Background: Almost all correlation measures currently available are unable to directly handle missing values. Typically, missing values are either ignored completely by removing them or are imputed and used in the calculation of the correlation coefficient. In either case, the correlation value will be impacted based on a perspective that the missing data represents no useful information.

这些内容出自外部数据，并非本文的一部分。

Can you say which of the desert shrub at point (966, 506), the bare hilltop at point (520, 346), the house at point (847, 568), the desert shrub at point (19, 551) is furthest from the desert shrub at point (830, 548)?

However, missing values occur in real data sets for a variety of reasons. In omics data sets that are derived from analytical measurements, a major reason for missing values is that a specific measurable phenomenon falls below the detection limits of the analytical instrumentation (left-censored values). These missing data are not missing at random, but represent useful information by virtue of their "missingness" at one end of the data distribution.

Results: To include this information due to left-censorship missingness, we propose the information-content-informed Kendall-tau (ICI-Kt) methodology. We show how left-censored missing values can be included within the definition of the Kendall-tau correlation coefficient, and how that inclusion leads to an interpretation of information being added to the correlation. We also implement calculations for additional measures of theoretical maxima and pairwise completeness that add further layers of information interpretation in the methodology. Using both simulated and real data sets from RNA-seq, metabolomics, and lipidomics experiments, we demonstrate that the ICI-Kt methodology allows for the inclusion of left-censored missing data values as interpretable information, enabling both improved determination of outlier samples and improved feature-feature network construction. We provide explicitly parallel implementations in both R and Python that allow fast calculations of all the variables used when applying the ICI-Kt methodology on large numbers of samples.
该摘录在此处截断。